Volk – Kultur – Wahn

 

Seit Oktober 2014 bricht sich eine konformistische Revolte neuen Typs, gerade im wertkonservativen Sachsen, Bahn und befriedigt wiederholt das Gefühl des deutschen Untertans. So sehr anfänglich die Sorge um einen bundesweiten Trend bestand, so sehr ist diese derzeitig nicht zu erwarten, wenngleich in den neuen Bundesländern sich die TeilnehmerInnenanzahl mittlerweile konstant und vereinzelt auch wieder erhöht hat. Inhaltlich hat sich dabei wenig bewegt, auch wenn aus den einstmals 19 Forderungen von „Pegida“ zehn so genannte „Dresdner Thesen“ hervorgegangen sind und nun für alle Ableger in Deutschland gelten, will man sich dem Original verpflichten. Historisch wandelt man augenscheinlich auf den Pfaden der protestantischen Reformation und nagelte im Stile eines Martin Luther diese an Kirchen in Dresden und Leipzig.

 

Weiterhin steht der „Schutz, Erhalt und respektvoller Umgang mit unserer Kultur und Sprache“ an vorderster Stelle, wobei natürlich auch traditionelle Familienbilder gewahrt werden, wenn vor „der Genderisierung und der Frühsexualisierung“ gewarnt wird. Über allem thront hier ein Verständnis, dass gesellschaftliche Prozesse (Kultur, Sprache, Gender) mittels Geburt und festgeschriebener Nation eine Natürlichkeit in sich bürgen und zeitlebens unabänderlich sind.

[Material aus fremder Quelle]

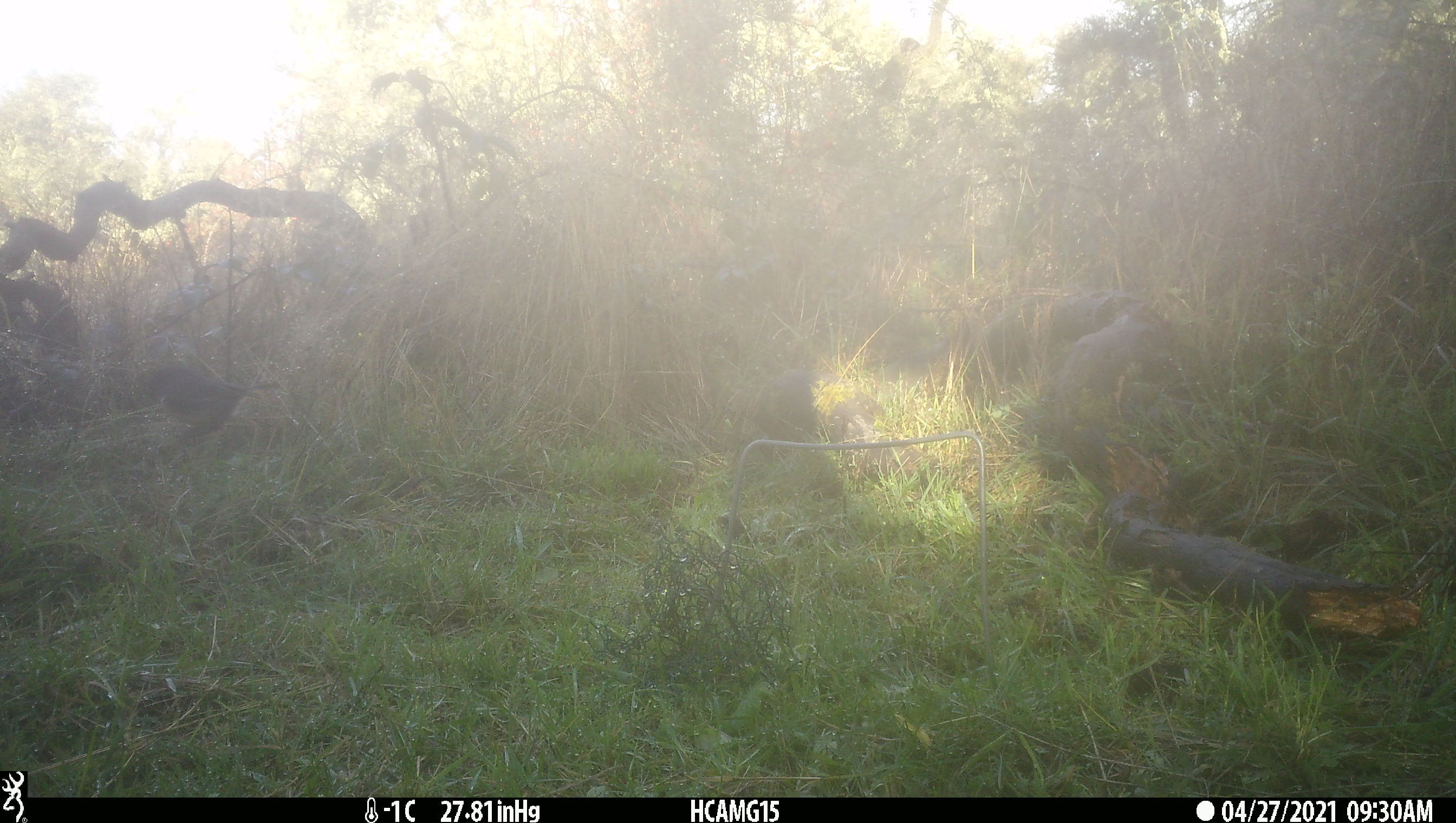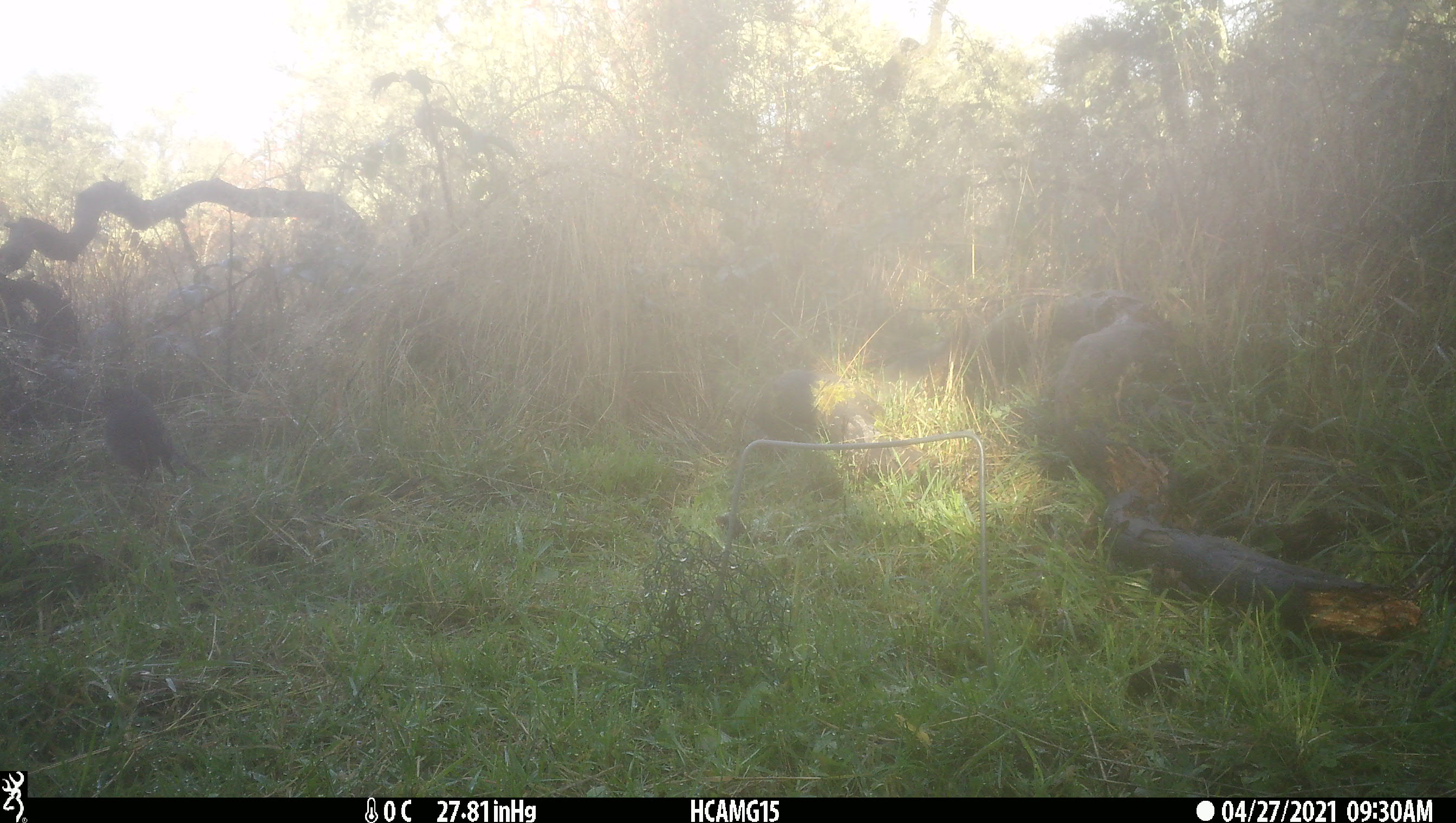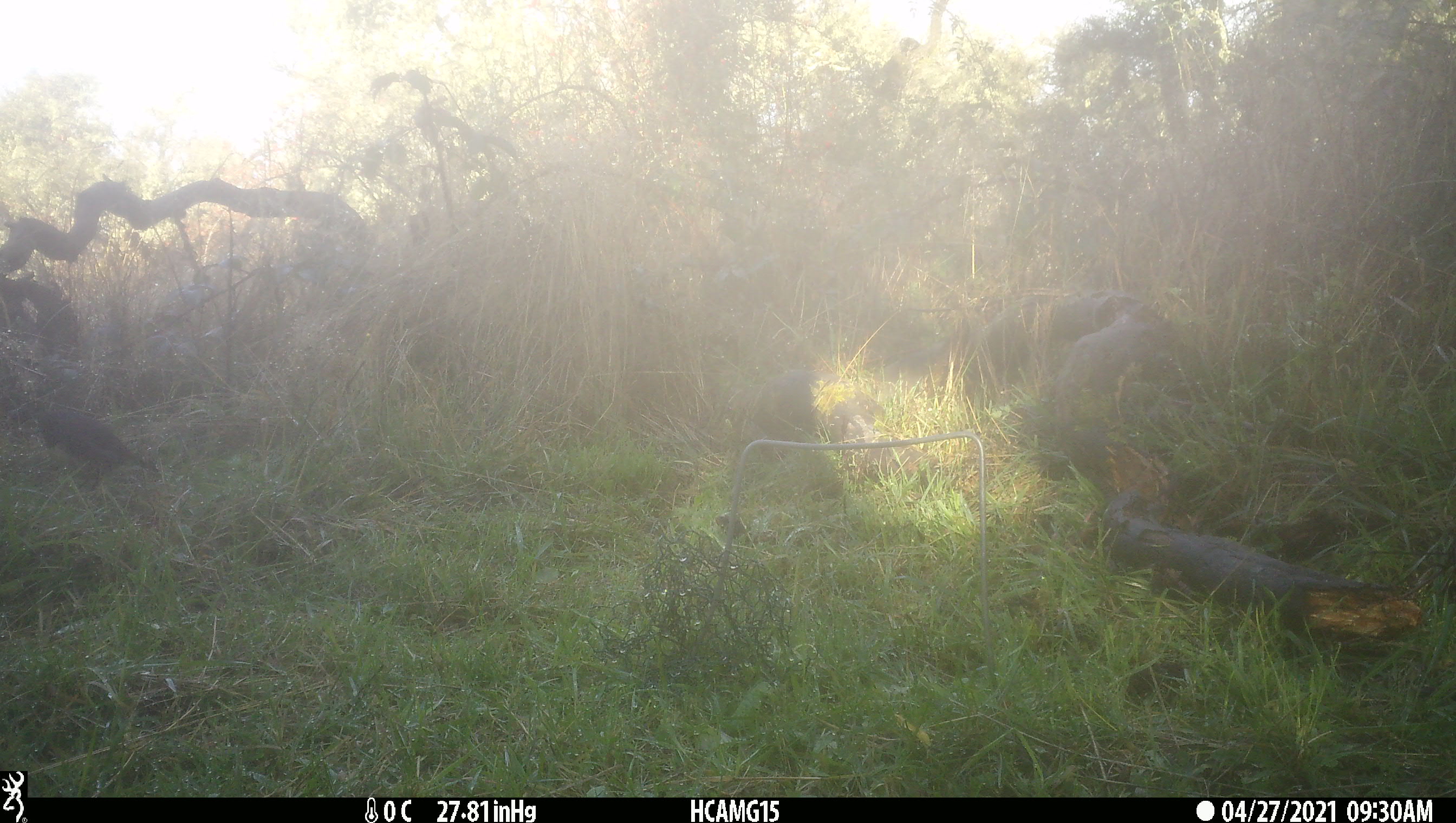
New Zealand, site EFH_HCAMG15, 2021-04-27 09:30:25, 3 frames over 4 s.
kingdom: Animalia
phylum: Chordata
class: Aves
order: Passeriformes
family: Petroicidae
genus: Petroica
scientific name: Petroica australis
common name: new zealand robin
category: robin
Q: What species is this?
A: Robin (new zealand robin) (Petroica australis).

Diese Ansicht verkennt Menschheitsgeschichte als Prozess gesellschaftlicher Umwälzungen, wodurch bestimmte Kategorien geschaffen, aber ebenso veränderbar sind. Es trachtet nicht nach deren universale Geltung ohne Verlust individueller Selbstbestimmung, sondern fordert das nationale Kollektiv in welchem abweichendes Verhalten mit Strafen im Sinne des „Gemeinwohls“ begegnet wird.

 

Folglich resultiert hieraus die Forderung nach „strikter Umsetzung eines Zuwanderungsgesetzes nach demographischen, wirtschaftlichen und kulturellen Gesichtspunkten“ und verweist überdies auf den zutiefst bürgerlichen Charakter. Eben jener bürgerliche Rechtsstaat ist es gerade doch, der kein Interesse an der Beendigung der weltumfassenden „Plusmacherei“ bzw. des sich selbstverwertenden Werts hat. Vielmehr sorgt dieser „ideele Gesamtkapitalist“ für die Rahmenbedingungen der gegenwärtigen Produktionsweise. „Pegida“ fordert nun neben ökonomischer Verelendung menschlichen Daseins weitere Komponenten, wenn es weiter „demographische und kulturelle Gesichtspunkte“ hinzufügen möchte um zu entscheiden wer an gesellschaftlicher Teilhabe im nationalen Rahmen partizipieren darf. Ersteres erinnert dabei an die Vorstellung eines „organischen Volkskörpers“ der Nationalsozialisten und bedeutet im Resultat einen staatlichen Eingriff in die Autonomie über den eigenen Leib. Letzteres bleibt unklar und wird es auch bleiben, da sich nationale Grenzen über die Zeiten hinweg geändert haben und somit von einer einheitlichen „Nationalkultur“ nicht die Rede sein kann.

 

Weiter wird eine „Aufstockung der Mittel der Polizei und Beendigung des Stellenabbaus“ gefordert und veredelt die Vorstellung des Volksstaats durch ihre gewalttätige Durchsetzung. Kümmerlichen Existenzen, wie es Polizisten und andere Schweine darstellen, wird so das Wort geredet, weshalb es nicht verwundert, wenn seit Anbeginn von „Legida“ Polizeigewalt gegenüber Gegenprotest und Anzeigen wegen bloßer Ankündigung einer Behinderung des Ablaufs, öffentlich kritisiert werden. Ein Korps-Geist durchdringt seit Jahrzehnten das gemeine Schwein in Uniform und lässt somit auch vermeintlich allgemein geltendes Recht zu einer Besonderheit verkommen, wenn bspw. vergangenes Jahr über 180 Anzeigen in Sachsen ohne Erfolg blieben. Dies zeigt einmal mehr mit welchen Interesse dem Treiben zugeschaut wird und wie verlogen sich allgemeine Rechtsprechung gestaltet. Doch lassen wir uns nicht auf solch niedriges Niveau herab und begegnen dem mit einem Lächeln im Gesicht und der einzig wirksamen Methode – der nonverbalen Auseinandersetzung oder auch „Kritik im Handgemenge“.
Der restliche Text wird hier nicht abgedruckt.